> [TEXT PROVIDED]
........
Restated: The decimal expansion of $19!$ is $121{,}6T5{,}100{,}40M{,}832{,}H00$, where $T$, $M$, $H$ are three single-digit blanks. Find $T + M + H$.

Givens: $19! = 121{,}6T5{,}100{,}40M{,}832{,}H00$ — an $18$-digit number; $T, M, H$ are each one of the digits $0,1,\dots,9$; $19!$ is the product of $1 \cdot 2 \cdot 3 \cdots 19$; Answer choices: $3,\, 8,\, 12,\, 14,\, 17$

Unknowns: $T + M + H$

Understand

Restated: The decimal expansion of $19!$ is $121{,}6T5{,}100{,}40M{,}832{,}H00$, where $T$, $M$, $H$ are three single-digit blanks. Find $T + M + H$.

Plan

Primary tool: #7 Identify Subproblems

Secondary: #8 Analyze the Units, #6 Guess and Check, #3 Eliminate Possibilities

Tool #7 (Subproblems): peel the unknown digits off in three independent attacks — (i) trailing zeros pin $H$ via the count of factors of $5$ in $19!$, (ii) divisibility by $9$ constrains $T+M$ via the digit-sum rule, (iii) divisibility by $11$ constrains $M-T$ via the alternating-digit-sum rule. Tool #8 supplies the divisibility rules. Tool #6 finishes by checking the two integer pairs that survive. Tool #3 matches $T+M+H = 12$ to choice $(C)$. Direct multiplication of $19!$ is possible but enormous; the divisibility route is dramatically cleaner.
........
[Image and question listing]
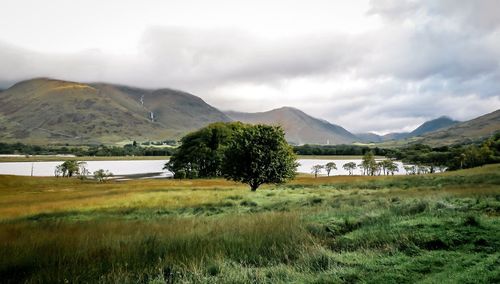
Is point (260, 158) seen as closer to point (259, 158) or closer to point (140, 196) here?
point (259, 158)

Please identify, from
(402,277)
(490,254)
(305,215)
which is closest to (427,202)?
(305,215)

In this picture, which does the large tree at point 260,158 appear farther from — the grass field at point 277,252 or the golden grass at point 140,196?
the grass field at point 277,252

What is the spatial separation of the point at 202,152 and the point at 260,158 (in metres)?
53.0

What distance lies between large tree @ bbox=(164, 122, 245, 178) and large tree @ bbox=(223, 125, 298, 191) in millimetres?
49256

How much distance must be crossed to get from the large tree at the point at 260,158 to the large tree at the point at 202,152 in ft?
162

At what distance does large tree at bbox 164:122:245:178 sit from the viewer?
99.8m

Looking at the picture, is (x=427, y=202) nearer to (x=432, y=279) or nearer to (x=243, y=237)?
(x=243, y=237)

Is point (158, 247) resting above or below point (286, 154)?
below

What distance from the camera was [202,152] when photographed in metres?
98.6

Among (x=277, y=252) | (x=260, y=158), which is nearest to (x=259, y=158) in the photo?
(x=260, y=158)

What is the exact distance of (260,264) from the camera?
1036 centimetres

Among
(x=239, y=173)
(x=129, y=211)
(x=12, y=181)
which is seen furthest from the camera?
(x=12, y=181)

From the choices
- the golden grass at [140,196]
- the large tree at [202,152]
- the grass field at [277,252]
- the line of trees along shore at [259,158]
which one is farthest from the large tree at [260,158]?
the large tree at [202,152]

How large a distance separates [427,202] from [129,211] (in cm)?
2100
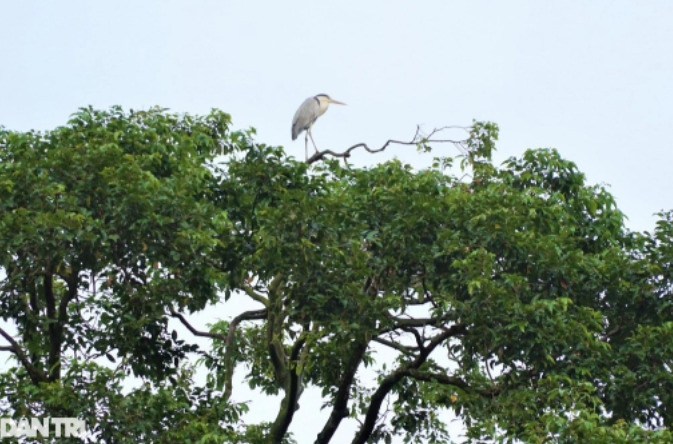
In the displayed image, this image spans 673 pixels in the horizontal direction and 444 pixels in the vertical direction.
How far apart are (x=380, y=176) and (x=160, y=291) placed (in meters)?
2.92

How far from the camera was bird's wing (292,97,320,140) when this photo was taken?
1970 cm

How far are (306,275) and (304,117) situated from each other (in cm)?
768

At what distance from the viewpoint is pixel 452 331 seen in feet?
43.1

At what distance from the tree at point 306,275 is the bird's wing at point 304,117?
5164 millimetres

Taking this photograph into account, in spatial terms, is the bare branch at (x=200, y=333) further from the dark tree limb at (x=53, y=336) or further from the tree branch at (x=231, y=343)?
the dark tree limb at (x=53, y=336)

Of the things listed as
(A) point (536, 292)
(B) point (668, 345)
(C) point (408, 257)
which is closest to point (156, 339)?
(C) point (408, 257)

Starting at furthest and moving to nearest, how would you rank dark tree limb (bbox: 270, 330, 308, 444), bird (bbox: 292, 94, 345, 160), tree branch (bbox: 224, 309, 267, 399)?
bird (bbox: 292, 94, 345, 160)
tree branch (bbox: 224, 309, 267, 399)
dark tree limb (bbox: 270, 330, 308, 444)

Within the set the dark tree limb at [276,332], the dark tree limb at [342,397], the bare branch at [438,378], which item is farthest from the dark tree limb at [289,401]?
the bare branch at [438,378]

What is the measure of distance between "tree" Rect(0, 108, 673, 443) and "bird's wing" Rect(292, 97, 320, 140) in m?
5.16

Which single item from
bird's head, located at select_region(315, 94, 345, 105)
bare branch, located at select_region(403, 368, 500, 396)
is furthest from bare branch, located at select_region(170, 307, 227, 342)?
bird's head, located at select_region(315, 94, 345, 105)

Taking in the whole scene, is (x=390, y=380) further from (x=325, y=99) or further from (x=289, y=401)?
(x=325, y=99)

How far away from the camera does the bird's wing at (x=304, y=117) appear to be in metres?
19.7

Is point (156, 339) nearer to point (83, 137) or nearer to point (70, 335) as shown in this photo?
point (70, 335)

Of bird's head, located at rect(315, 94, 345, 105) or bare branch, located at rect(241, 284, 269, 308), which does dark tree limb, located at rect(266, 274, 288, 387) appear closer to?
bare branch, located at rect(241, 284, 269, 308)
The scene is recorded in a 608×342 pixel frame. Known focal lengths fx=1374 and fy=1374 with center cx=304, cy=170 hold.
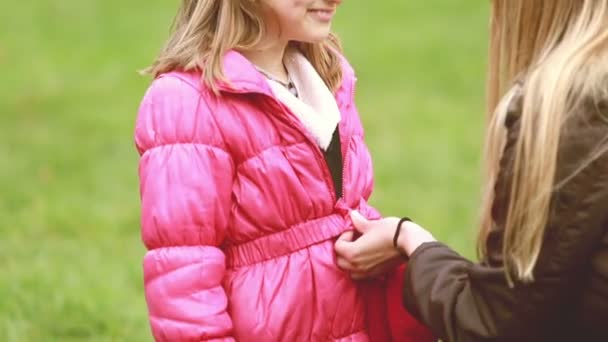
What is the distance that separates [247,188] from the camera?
301 centimetres

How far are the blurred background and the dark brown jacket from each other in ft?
1.75

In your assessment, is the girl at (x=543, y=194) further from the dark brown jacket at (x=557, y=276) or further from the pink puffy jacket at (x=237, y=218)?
the pink puffy jacket at (x=237, y=218)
........
> [TASK INSTRUCTIONS]
**1.** Render this sentence from the plan for finding the missing digits of 19! into Spanish: "Tool #6 finishes by checking the two integer pairs that survive."
**2.** Carry on the write-up about the missing digits of 19! from the point where it stops.
The listing was taken from a different source than the text.

> [EXPECTED OUTPUTS]
**1.** La herramienta n.º 6 termina verificando los dos pares de enteros que sobreviven.

**2.**
Execute — Answer: C

#7 Identify Subproblems 6.NS.B.4 Step 1

Find the number of trailing zeros of $19!$ to pin down $H$.
Trailing zeros come from pairs of factors $2 \cdot 5$, and twos are plentiful, so count factors of $5$ in $\{1,2,\dots,19\}$: only $5, 10, 15$ each contribute one factor of $5$.
So $19!$ has exactly $3$ trailing zeros.

$$\#(\text{trailing zeros of }19!) = \lfloor 19/5 \rfloor = 3$$

💡 Grade 6 GCF/LCM: every factor of $10$ requires one $5$, and there are exactly three $5$s up to $19$.

#7 Identify Subproblems 5.NBT.A.1 Step 2

The displayed last three digits are $H00$.
Since $19!$ ends in exactly three zeros, those three digits are $000$, forcing $H = 0$.

$$H00 = 000 \;\Rightarrow\; H = 0$$

💡 Grade 5 place value: the last three digits are the zeros from the trailing-zero count.

#8 Analyze the Units 4.OA.B.4 Step 3

Apply the divisibility-by-$9$ rule: a number is divisible by $9$ iff its digit sum is.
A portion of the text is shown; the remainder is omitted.